Questions about pictured scenes:
****************************************

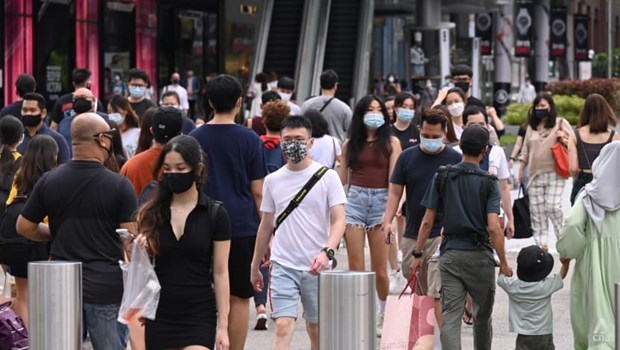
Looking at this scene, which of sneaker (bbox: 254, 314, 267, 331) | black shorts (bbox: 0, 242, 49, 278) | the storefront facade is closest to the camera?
black shorts (bbox: 0, 242, 49, 278)

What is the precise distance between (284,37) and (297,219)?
25.9 m

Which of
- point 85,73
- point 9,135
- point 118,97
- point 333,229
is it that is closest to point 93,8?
point 85,73

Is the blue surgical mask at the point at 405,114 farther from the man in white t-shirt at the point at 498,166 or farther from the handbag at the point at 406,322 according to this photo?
the handbag at the point at 406,322

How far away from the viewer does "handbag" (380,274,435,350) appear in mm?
8617

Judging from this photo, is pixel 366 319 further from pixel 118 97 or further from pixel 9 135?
pixel 118 97

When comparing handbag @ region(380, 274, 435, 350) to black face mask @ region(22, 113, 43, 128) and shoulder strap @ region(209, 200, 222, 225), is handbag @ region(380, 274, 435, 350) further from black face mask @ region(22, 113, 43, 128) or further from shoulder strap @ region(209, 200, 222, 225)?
black face mask @ region(22, 113, 43, 128)

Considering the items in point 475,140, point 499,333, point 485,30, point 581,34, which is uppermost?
point 581,34

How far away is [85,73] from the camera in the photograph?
587 inches

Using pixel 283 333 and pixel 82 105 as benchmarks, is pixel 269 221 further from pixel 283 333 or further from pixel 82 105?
pixel 82 105

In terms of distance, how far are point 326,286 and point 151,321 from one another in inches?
37.1

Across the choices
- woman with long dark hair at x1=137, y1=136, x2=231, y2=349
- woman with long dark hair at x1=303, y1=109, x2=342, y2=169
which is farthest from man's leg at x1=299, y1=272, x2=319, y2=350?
woman with long dark hair at x1=303, y1=109, x2=342, y2=169

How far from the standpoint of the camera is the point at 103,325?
7477 millimetres

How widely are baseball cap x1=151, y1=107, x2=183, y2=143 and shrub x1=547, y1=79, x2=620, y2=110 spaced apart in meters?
23.0

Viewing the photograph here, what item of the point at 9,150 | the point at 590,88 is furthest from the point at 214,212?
the point at 590,88
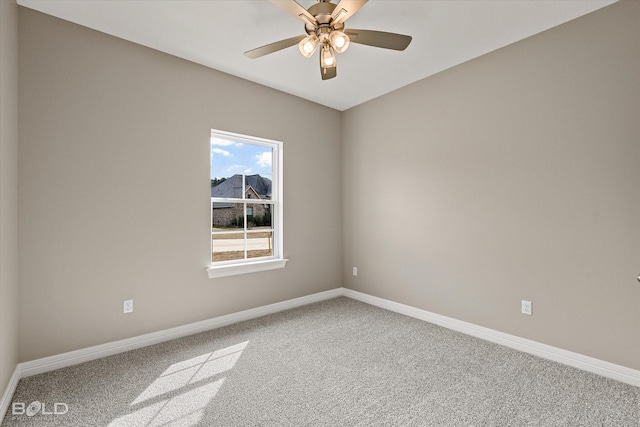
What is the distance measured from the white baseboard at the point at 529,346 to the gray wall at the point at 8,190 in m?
3.38

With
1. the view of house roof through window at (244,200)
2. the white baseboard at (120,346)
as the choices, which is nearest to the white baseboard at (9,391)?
the white baseboard at (120,346)

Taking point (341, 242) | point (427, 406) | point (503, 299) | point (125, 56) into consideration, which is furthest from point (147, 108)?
point (503, 299)

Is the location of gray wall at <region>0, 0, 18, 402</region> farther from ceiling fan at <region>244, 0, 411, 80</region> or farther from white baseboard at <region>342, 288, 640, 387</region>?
white baseboard at <region>342, 288, 640, 387</region>

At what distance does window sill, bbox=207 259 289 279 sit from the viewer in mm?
3139

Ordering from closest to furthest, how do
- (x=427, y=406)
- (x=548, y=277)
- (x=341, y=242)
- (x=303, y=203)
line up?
(x=427, y=406)
(x=548, y=277)
(x=303, y=203)
(x=341, y=242)

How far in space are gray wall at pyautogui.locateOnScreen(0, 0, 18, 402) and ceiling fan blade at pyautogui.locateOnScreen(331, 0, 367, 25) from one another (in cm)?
199

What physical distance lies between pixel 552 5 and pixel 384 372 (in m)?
2.95

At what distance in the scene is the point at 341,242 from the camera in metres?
4.41

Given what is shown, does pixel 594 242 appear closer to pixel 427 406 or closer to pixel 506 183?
pixel 506 183

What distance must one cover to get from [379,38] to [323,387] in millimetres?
2367

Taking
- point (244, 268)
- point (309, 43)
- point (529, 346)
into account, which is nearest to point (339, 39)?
point (309, 43)

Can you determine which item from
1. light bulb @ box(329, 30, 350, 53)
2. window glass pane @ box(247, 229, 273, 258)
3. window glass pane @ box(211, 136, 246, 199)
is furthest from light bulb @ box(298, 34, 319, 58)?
window glass pane @ box(247, 229, 273, 258)

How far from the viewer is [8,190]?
1.97m

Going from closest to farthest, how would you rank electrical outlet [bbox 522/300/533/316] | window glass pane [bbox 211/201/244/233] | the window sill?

****************************************

- Problem to solve
Make an exact copy of every entry above, minus the images.

- Output for this task
Looking at this scene, which of sneaker (bbox: 254, 314, 267, 331) | black shorts (bbox: 0, 242, 49, 278) | the storefront facade is closest to the camera?
black shorts (bbox: 0, 242, 49, 278)

What is the precise distance between (284,37) and (297,219)?
25.9 m

Which of
- point 85,73
- point 9,135
- point 118,97
- point 333,229
is it that is closest to point 93,8?
point 85,73

Is the blue surgical mask at the point at 405,114 farther from the man in white t-shirt at the point at 498,166 or farther from the handbag at the point at 406,322 according to this photo?
the handbag at the point at 406,322

How far away from the viewer does "handbag" (380,274,435,350) appear in mm?
8617

Judging from this photo, is pixel 366 319 further from pixel 118 97 or further from pixel 9 135?
pixel 118 97

When comparing handbag @ region(380, 274, 435, 350) to black face mask @ region(22, 113, 43, 128) and shoulder strap @ region(209, 200, 222, 225), is handbag @ region(380, 274, 435, 350) further from black face mask @ region(22, 113, 43, 128) or further from shoulder strap @ region(209, 200, 222, 225)?
black face mask @ region(22, 113, 43, 128)

Considering the items in point 475,140, point 499,333, point 485,30, point 581,34, which is uppermost?
point 581,34

How far away is [85,73] from the camera in the photograph?
587 inches

Using pixel 283 333 and pixel 82 105 as benchmarks, is pixel 269 221 further from pixel 283 333 or further from pixel 82 105?
pixel 82 105

In terms of distance, how far are point 326,286 and point 151,321 from one another in inches?
37.1

Across the choices
- woman with long dark hair at x1=137, y1=136, x2=231, y2=349
- woman with long dark hair at x1=303, y1=109, x2=342, y2=169
which is farthest from man's leg at x1=299, y1=272, x2=319, y2=350?
woman with long dark hair at x1=303, y1=109, x2=342, y2=169

How far from the standpoint of the camera is the point at 103,325?
7477 millimetres

How widely are baseball cap x1=151, y1=107, x2=183, y2=143 and shrub x1=547, y1=79, x2=620, y2=110 spaced apart in meters?
23.0

Viewing the photograph here, what item of the point at 9,150 | the point at 590,88 is furthest from the point at 214,212?
the point at 590,88
What is the distance measured from the white baseboard at the point at 529,346 to the gray wall at the point at 8,190 in m?
3.38

With
1. the view of house roof through window at (244,200)
2. the white baseboard at (120,346)
as the choices, which is nearest to the white baseboard at (9,391)?
the white baseboard at (120,346)

Taking point (341, 242) | point (427, 406) | point (503, 299) | point (125, 56) into consideration, which is furthest from point (147, 108)?
point (503, 299)

Is the location of gray wall at <region>0, 0, 18, 402</region> farther from ceiling fan at <region>244, 0, 411, 80</region> or farther from white baseboard at <region>342, 288, 640, 387</region>?
white baseboard at <region>342, 288, 640, 387</region>

At what distance does window sill, bbox=207 259 289 279 sit from the viewer in mm?
3139

Ordering from closest to furthest, how do
- (x=427, y=406)
- (x=548, y=277)
- (x=341, y=242)
- (x=303, y=203)
line up?
(x=427, y=406)
(x=548, y=277)
(x=303, y=203)
(x=341, y=242)

How far in space are gray wall at pyautogui.locateOnScreen(0, 0, 18, 402) and ceiling fan blade at pyautogui.locateOnScreen(331, 0, 367, 25) from one another (in cm)?
199

What physical distance lies between pixel 552 5 and pixel 384 372 (in m)?
2.95

At what distance in the scene is the point at 341,242 from the camera in metres?
4.41

Given what is shown, does pixel 594 242 appear closer to pixel 427 406 or closer to pixel 506 183?
pixel 506 183

What distance must one cover to get from [379,38] to [323,387] in millimetres?
2367

Taking
- point (244, 268)
- point (309, 43)
- point (529, 346)
into account, which is nearest to point (339, 39)?
point (309, 43)

Can you determine which item from
1. light bulb @ box(329, 30, 350, 53)
2. window glass pane @ box(247, 229, 273, 258)
3. window glass pane @ box(211, 136, 246, 199)
is furthest from light bulb @ box(298, 34, 319, 58)?
window glass pane @ box(247, 229, 273, 258)

How far from the viewer is [8,190]?
1.97m

Going from closest to farthest, how would you rank electrical outlet [bbox 522/300/533/316] | window glass pane [bbox 211/201/244/233] | the window sill?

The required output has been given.